§ **Passage**
----
The Digital Media Factory is a multi-media design, production and post-production facility founded by Marty Collins and wife, Ginny Mitchell along with partners Ned Hearn and Brian Critchlow.  They are located in Santa Cruz, California in the former Wrigley Gum manufacturing facility located at 2809 Mission Street on the west end of Santa Cruz.

History 

Founded in 2004, the Digital Media Factory is a multi-business studio system that designs, develops, produces, replicates and distributes digital media products. The Factory and the companies working on the studio lot serve the digital media needs of business, education, government, entertainment and local communities.  The overall mission of Digital Media Factory is to build a factory that produces, markets and distributes digital educational and entertainment media products for a global marketplace.
----
§ **Parts of the exercise**
[1] Rewrite the Digital Media Factory passage starting at "The Digital Media Factory is a multi-media" and ending at "of Santa Cruz.", replacing "Wrigley Gum" with "chewing gum".
[2] According to the Digital Media Factory passage, what is the street address of the facility?
[3] List everyone the Digital Media Factory passage names as a founder of the facility.
----
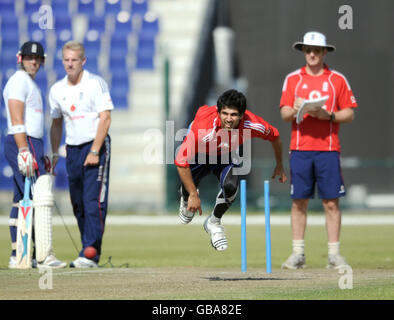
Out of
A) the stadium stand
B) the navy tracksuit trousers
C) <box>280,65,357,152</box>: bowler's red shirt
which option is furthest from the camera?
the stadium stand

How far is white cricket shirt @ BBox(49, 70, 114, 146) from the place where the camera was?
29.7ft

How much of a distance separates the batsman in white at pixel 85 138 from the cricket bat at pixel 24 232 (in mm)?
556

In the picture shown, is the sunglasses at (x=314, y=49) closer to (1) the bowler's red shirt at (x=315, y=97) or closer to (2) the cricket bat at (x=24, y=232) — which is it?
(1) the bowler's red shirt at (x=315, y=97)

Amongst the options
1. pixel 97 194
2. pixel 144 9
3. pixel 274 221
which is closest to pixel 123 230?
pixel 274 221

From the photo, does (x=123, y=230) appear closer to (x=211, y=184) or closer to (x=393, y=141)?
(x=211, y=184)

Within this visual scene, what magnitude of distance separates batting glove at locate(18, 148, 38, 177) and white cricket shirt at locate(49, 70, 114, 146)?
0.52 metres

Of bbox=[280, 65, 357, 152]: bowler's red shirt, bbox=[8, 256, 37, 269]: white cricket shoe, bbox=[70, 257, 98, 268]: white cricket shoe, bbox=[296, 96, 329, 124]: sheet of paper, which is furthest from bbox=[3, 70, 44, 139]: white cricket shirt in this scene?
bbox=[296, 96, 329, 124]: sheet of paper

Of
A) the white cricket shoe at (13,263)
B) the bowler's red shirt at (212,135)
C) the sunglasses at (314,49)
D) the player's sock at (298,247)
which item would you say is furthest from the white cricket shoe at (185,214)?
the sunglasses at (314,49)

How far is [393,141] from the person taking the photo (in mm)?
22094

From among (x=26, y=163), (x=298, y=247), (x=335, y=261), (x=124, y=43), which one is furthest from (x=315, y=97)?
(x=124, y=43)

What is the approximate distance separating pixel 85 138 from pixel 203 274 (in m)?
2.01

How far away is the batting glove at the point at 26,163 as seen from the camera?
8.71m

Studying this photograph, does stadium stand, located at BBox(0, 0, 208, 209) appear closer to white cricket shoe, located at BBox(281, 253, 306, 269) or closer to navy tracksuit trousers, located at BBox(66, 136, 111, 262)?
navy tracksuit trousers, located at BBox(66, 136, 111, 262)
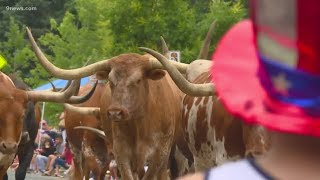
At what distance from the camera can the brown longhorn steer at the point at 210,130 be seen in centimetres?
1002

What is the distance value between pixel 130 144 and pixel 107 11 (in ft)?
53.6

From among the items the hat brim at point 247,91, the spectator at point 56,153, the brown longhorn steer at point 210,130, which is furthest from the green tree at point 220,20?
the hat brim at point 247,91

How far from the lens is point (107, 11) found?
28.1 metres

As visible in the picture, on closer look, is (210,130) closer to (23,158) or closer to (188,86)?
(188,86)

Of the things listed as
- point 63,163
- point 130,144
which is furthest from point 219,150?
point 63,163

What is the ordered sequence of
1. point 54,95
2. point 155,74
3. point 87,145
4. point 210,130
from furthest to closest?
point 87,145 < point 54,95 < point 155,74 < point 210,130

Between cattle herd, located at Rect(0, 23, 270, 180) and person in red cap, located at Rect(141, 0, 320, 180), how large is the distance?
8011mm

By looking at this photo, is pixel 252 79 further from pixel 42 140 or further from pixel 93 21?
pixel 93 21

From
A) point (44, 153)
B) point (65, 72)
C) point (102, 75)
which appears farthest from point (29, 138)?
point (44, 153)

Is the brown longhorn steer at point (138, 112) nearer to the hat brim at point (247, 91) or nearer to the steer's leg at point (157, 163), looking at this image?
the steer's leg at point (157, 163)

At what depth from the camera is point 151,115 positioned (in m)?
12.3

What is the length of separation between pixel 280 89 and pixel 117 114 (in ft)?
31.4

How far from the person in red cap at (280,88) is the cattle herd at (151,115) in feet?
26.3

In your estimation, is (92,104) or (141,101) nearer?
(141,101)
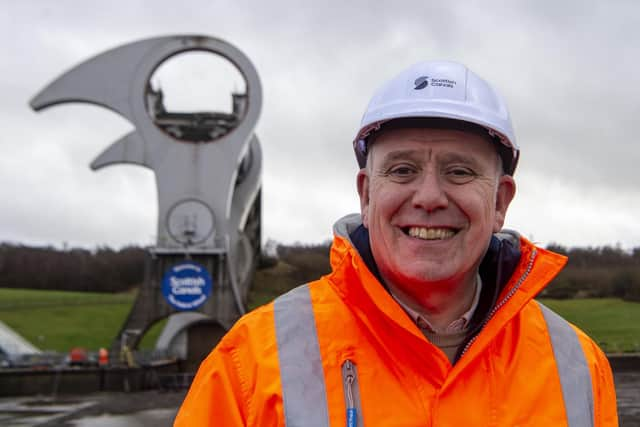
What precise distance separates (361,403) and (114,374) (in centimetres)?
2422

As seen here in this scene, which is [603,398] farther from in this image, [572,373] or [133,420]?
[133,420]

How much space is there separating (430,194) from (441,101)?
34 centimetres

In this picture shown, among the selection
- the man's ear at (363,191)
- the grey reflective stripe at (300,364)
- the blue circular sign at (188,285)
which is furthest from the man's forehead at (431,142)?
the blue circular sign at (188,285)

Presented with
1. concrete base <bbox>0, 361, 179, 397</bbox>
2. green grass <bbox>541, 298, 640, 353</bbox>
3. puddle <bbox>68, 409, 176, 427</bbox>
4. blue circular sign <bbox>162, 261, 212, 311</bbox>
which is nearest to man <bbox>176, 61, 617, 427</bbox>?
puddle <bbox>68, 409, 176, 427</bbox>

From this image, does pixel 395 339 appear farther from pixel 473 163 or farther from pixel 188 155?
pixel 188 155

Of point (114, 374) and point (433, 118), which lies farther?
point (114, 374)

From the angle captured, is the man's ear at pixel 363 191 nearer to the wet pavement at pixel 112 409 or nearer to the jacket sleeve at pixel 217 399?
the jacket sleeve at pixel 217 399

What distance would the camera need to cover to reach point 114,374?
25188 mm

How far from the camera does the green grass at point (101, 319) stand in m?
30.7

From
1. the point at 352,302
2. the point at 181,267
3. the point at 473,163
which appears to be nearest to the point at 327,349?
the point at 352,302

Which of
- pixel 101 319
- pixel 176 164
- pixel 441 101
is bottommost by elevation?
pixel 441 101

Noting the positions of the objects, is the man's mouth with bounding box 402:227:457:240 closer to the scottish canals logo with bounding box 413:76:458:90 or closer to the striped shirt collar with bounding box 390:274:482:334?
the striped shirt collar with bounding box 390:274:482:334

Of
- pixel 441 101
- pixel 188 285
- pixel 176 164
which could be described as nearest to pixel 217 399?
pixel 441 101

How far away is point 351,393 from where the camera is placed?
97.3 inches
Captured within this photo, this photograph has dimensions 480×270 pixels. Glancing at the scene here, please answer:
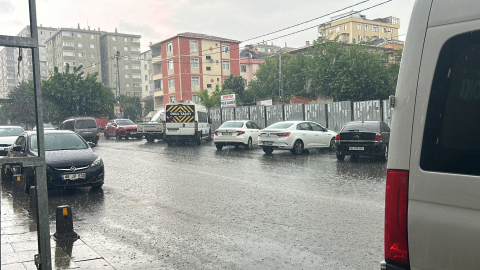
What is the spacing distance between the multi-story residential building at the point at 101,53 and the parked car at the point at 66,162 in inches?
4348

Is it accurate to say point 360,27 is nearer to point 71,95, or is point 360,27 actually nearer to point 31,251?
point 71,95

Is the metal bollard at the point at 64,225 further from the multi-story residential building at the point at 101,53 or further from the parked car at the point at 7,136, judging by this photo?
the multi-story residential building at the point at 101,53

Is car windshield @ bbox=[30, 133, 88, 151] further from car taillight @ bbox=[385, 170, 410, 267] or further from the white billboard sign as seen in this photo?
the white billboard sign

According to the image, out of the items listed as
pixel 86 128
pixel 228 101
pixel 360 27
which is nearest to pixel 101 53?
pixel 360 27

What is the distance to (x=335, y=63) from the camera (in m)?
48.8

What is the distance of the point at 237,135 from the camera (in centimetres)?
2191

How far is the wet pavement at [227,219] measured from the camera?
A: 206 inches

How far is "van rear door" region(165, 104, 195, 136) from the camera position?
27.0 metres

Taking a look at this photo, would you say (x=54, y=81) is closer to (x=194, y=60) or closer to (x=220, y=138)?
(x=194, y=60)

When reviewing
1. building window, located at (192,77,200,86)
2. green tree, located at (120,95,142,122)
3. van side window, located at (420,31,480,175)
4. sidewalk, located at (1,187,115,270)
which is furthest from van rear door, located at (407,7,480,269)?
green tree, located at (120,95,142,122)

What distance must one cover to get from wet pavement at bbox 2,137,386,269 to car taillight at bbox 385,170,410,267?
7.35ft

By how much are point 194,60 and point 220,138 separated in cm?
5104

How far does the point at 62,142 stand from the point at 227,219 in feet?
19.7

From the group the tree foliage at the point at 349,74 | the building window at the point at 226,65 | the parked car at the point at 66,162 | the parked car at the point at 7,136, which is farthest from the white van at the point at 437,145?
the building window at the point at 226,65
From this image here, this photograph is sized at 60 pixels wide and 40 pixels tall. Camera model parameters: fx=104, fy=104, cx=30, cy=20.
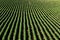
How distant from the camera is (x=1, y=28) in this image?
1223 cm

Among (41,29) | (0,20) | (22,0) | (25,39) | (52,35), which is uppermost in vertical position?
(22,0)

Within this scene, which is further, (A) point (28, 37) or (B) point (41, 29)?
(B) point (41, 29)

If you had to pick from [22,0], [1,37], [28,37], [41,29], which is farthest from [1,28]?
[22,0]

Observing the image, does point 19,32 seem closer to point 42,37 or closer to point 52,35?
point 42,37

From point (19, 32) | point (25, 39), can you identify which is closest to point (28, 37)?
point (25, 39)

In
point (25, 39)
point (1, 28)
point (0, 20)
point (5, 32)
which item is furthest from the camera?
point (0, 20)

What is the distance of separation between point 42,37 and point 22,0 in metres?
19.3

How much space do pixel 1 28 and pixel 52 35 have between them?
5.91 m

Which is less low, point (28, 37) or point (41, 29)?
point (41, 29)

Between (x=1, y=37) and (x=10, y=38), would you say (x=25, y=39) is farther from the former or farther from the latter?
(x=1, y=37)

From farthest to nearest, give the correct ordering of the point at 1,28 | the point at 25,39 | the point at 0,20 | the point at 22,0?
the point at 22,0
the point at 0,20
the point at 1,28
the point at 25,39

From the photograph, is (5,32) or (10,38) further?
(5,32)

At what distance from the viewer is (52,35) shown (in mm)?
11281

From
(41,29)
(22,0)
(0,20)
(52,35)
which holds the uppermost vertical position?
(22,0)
----
§ **Answers**
[1]
The Digital Media Factory is a multi-media design, production and post-production facility founded by Marty Collins and wife, Ginny Mitchell along with partners Ned Hearn and Brian Critchlow.  They are located in Santa Cruz, California in the former chewing gum manufacturing facility located at 2809 Mission Street on the west end of Santa Cruz.

[2] 2809 Mission Street

[3] Marty Collins, Ginny Mitchell, Ned Hearn, Brian Critchlow